> SET TASKS
1/ Reproduce the passage of the MobileViTV2 finetuning thread from "I then tried" to "classes were NAN." word for word.
2/ Write out the lines of the entries from the line with "As represented in" to the line with "2090 millimetres", including both of those lines, without changing anything.

Finetuning MobileVITV2 for Semantic Segmentation

Hi, what is the proper way to change the number of classes in the final layer when finetuning MobileVITV2 for semantic segmentation? When I specified the num_classes parameter when loading the model from pretrained, I kept getting an error that a label index (16) was out of bounds during computing cross entropy loss.

model = AutoModelForSemanticSegmentation.from_pretrained(checkpoint, id2label=id2label, label2id=label2id, num_classes=15)

I then tried keeping the original pretrained number of classes, even the number of classes for the new task was smaller, this error went away, although the accuracy and IOU predictions for just the extra classes were NAN.


One needs to specify ignore_mismatched_sizes=True to replace the classification head of an already fine-tuned model. The recommended way is to do:

from transformers import AutoModelForSemanticSegmentation

repo_id = "apple/mobilevitv2-1.5-voc-deeplabv3"

id2label = {0: "bird", 1: "car"}
label2id = {v:k for k,v in id2label.items()}

model = AutoModelForSemanticSegmentation.from_pretrained(repo_id, id2label=id2label, label2id=label2id, ignore_mismatched_sizes=True)

This will raise a warning, specifying which layers will be randomly initialized:

Some weights of MobileViTV2ForSemanticSegmentation were not initialized from the model checkpoint at apple/mobilevitv2-1.5-voc-deeplabv3 and are newly initialized because the shapes did not match:
- segmentation_head.classifier.convolution.weight: found shape torch.Size([21, 512, 1, 1]) in the checkpoint and torch.Size([2, 512, 1, 1]) in the model instantiated
- segmentation_head.classifier.convolution.bias: found shape torch.Size([21]) in the checkpoint and torch.Size([2]) in the model instantiated
1 Like

> RECORD EXTRACTS
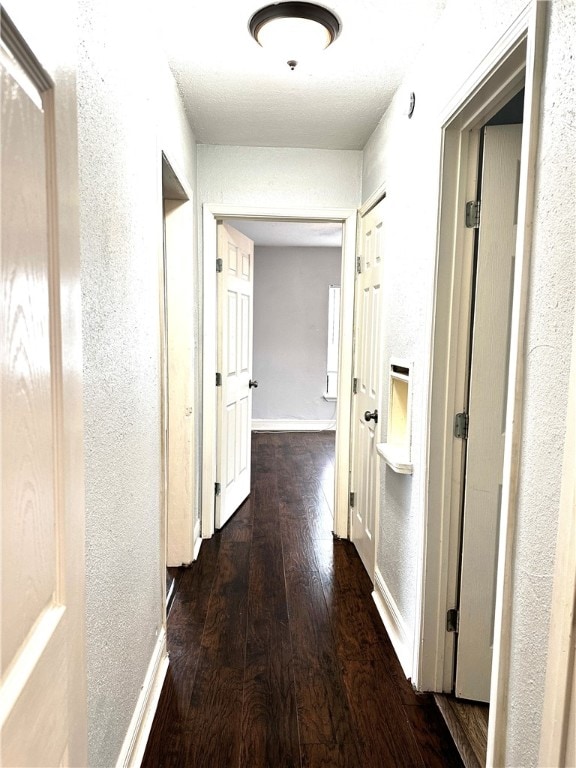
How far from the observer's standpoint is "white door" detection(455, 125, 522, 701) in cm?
174

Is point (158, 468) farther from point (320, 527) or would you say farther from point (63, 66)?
point (320, 527)

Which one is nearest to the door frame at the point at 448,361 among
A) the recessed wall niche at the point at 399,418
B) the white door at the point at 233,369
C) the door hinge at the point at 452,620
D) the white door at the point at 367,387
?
the door hinge at the point at 452,620

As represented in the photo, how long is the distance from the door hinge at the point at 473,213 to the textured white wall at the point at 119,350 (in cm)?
109

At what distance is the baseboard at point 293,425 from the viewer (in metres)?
7.01

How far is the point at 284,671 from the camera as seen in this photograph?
2090 millimetres

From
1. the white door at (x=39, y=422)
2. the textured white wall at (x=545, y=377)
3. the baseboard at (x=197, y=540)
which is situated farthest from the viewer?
the baseboard at (x=197, y=540)

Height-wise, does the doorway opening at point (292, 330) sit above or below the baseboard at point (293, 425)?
above

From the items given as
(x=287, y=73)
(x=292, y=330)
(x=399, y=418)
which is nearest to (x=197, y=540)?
(x=399, y=418)

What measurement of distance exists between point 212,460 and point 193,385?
0.58m

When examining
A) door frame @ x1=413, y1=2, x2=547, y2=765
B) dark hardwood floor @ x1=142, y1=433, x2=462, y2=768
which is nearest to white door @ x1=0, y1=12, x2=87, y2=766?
dark hardwood floor @ x1=142, y1=433, x2=462, y2=768

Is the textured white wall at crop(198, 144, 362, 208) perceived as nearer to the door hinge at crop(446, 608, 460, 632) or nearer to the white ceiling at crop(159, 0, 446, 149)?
the white ceiling at crop(159, 0, 446, 149)

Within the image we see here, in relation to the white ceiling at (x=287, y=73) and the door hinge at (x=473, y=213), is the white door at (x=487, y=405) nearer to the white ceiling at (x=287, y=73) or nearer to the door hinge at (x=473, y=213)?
the door hinge at (x=473, y=213)

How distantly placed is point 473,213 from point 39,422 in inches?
62.8

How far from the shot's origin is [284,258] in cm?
681
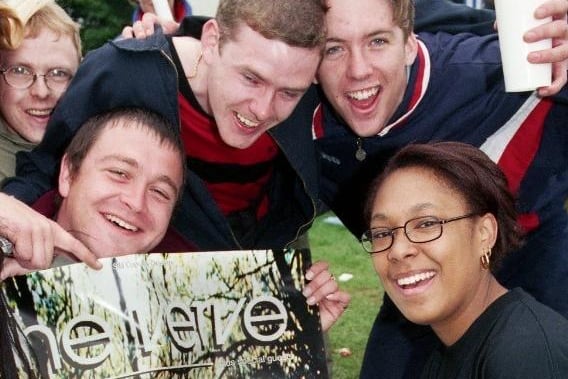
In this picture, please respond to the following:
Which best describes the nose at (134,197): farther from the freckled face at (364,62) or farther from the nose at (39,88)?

> ANSWERS
1/
I then tried keeping the original pretrained number of classes, even the number of classes for the new task was smaller, this error went away, although the accuracy and IOU predictions for just the extra classes were NAN.

2/
As represented in the photo, how long is the distance from the door hinge at the point at 473,213 to the textured white wall at the point at 119,350 (in cm)?
109

At what distance is the baseboard at point 293,425 from the viewer (in metres)?
7.01

How far is the point at 284,671 from the camera as seen in this photograph?
2090 millimetres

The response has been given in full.